My father’s been dead for almost five years now, and this still happens more times than I care to admit: when I’m busy or stressed out or angry, and that heart muscle memory kicks in and prompts me to reach for the phone—and then I remember.
For a millisecond, it’s as if I forget that he is gone.
It’s sounds ridiculous that I could “not remember,” this even for a millisecond; that I could possibly forget that one of the people most dear to me in this life isn’t here anymore, but if you’ve ever lost someone you understand.
You know the way grief sneaks up on you in the middle of an ordinary moment, when you least expect it to arrive—and it levels you.
You know that reflexive move to call them or hear their voices or to check in to see how their day is going, and what a kick in the gut you get when you remember you can’t.
You know the fresh wave of grief that comes in the wake of the impossible “mistake” of your memory loss, and it’s as if they’re dying again for the first time.
As with all grieving, it’s strangely those excruciating moments that somehow console you, too. They hurt like hell, and then they comfort.
As painful as it is to be surprised by grief, it’s a reminder of just how deeply connected your lives were, just how much a part of the daily rhythm of your days they had been, and just how beautiful it was just to be loved by them in a million nondescript seconds.
As you look back, it’s those middle of the day phone calls, those surprise drop-in visits, those quick caresses to your hair, those seemingly meaningless conversations that become the most meaningful.
Maybe that’s why you forget the people you love are gone. Maybe it’s a gift to remind you of how it felt when they were here, when you were together, when nothing was out of reach.
I sat there at my desk crying, first in anger, then in gratitude.
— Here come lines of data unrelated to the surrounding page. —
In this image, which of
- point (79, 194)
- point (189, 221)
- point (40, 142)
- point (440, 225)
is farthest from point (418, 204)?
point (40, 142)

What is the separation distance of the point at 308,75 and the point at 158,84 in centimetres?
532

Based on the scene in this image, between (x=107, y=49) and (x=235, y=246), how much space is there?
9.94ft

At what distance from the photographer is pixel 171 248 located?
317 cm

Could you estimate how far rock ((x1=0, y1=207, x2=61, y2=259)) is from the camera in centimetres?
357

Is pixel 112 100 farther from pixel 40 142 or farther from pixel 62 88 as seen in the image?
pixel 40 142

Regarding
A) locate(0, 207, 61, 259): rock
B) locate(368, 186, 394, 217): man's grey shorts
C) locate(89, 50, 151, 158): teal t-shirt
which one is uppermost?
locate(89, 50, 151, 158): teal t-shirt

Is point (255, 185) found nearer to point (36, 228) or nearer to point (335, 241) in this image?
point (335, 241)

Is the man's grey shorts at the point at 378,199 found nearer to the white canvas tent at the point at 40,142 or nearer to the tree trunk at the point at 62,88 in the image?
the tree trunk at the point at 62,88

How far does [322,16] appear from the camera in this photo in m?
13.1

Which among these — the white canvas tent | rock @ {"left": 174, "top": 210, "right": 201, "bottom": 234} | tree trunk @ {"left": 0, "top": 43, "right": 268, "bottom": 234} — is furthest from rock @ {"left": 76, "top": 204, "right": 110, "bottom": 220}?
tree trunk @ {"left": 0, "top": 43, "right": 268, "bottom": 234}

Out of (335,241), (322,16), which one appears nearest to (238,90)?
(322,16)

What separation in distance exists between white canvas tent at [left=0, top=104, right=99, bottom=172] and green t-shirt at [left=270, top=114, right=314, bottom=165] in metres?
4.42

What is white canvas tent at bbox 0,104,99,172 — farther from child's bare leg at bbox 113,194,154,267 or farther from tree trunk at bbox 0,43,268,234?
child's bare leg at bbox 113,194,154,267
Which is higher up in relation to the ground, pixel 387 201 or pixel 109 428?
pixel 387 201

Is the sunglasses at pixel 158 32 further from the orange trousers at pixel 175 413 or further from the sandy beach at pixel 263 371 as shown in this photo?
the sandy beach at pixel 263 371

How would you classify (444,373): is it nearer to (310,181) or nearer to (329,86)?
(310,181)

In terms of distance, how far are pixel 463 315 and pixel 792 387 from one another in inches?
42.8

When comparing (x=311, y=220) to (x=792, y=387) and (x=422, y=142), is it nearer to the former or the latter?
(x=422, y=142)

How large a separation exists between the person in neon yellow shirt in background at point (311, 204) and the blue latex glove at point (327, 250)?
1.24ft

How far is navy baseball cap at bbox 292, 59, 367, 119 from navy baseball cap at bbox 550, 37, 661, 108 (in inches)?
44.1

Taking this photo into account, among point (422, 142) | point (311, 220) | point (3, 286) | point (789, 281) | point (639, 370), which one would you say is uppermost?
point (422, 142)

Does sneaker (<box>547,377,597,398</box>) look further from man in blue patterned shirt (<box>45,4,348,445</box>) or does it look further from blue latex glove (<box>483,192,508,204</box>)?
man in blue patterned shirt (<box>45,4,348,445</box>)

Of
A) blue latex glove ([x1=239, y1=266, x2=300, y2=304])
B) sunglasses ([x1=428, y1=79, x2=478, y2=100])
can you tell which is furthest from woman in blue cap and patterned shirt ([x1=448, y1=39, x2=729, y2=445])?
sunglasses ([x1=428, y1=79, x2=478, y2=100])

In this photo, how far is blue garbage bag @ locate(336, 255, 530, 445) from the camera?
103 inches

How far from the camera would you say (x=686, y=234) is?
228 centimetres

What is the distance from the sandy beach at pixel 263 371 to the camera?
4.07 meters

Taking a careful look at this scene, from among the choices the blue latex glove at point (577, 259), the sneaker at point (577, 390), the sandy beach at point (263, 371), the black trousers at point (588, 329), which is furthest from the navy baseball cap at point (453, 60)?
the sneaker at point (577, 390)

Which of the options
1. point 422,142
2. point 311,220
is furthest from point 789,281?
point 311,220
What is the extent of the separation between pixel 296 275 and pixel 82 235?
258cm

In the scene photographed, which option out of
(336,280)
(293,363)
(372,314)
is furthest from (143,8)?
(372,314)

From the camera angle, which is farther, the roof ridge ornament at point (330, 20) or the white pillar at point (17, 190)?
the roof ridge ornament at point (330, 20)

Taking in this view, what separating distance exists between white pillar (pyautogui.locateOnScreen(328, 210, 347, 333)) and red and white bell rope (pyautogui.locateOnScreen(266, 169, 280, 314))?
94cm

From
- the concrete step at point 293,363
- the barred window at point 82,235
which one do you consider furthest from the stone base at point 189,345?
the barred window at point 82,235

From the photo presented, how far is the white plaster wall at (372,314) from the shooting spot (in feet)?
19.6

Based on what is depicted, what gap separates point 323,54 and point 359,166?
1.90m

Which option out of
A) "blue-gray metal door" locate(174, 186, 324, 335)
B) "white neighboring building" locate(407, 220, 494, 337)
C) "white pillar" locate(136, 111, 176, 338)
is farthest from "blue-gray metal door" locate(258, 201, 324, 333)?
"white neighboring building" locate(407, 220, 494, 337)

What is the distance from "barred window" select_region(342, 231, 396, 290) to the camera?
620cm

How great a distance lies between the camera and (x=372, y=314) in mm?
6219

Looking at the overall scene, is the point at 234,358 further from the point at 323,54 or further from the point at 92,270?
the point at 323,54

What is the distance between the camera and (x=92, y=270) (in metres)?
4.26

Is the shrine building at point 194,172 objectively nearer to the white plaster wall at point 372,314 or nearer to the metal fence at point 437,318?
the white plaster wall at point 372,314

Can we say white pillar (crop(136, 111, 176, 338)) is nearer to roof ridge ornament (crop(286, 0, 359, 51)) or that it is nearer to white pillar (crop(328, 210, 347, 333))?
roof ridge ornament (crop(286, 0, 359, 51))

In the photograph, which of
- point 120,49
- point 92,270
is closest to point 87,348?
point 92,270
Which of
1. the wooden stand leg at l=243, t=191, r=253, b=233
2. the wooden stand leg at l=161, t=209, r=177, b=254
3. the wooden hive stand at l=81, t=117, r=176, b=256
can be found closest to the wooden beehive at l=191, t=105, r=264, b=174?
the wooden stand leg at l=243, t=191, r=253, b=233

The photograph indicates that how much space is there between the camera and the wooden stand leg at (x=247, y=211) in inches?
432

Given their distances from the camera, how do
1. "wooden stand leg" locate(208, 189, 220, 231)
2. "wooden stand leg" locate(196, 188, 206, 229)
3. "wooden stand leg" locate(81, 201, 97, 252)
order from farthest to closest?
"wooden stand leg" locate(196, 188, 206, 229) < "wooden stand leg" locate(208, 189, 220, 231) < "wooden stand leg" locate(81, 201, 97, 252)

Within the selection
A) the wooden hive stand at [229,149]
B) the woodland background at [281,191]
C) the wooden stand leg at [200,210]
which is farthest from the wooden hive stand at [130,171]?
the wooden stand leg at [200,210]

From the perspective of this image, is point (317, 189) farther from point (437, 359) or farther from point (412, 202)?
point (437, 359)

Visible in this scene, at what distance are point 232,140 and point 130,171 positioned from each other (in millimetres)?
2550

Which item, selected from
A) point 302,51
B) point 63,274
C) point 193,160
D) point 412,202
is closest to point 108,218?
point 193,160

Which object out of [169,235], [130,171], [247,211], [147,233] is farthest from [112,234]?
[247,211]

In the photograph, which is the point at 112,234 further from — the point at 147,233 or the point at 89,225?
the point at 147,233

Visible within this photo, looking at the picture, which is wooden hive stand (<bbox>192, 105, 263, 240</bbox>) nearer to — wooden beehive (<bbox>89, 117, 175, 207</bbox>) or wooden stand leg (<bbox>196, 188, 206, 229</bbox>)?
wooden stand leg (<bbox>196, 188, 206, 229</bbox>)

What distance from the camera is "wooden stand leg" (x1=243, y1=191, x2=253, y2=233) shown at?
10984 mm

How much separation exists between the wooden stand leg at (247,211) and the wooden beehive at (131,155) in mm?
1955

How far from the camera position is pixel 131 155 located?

I had someone worth missing.
I know this is going to happen again. For as long as I live, whenever I have exciting news to share or when I’m frustrated or simply when I’m in the middle of an ordinary day, I know I’m going to forget and I’m going to reach for the phone.
I’ll catch myself forgetting and I’ll wonder why it still happens.
Again I’ll feel stupid and tears will cloud my eyes.
And just like that, I’ll remember how much I miss him.
And in a way that no words can measure, we’ll be together again.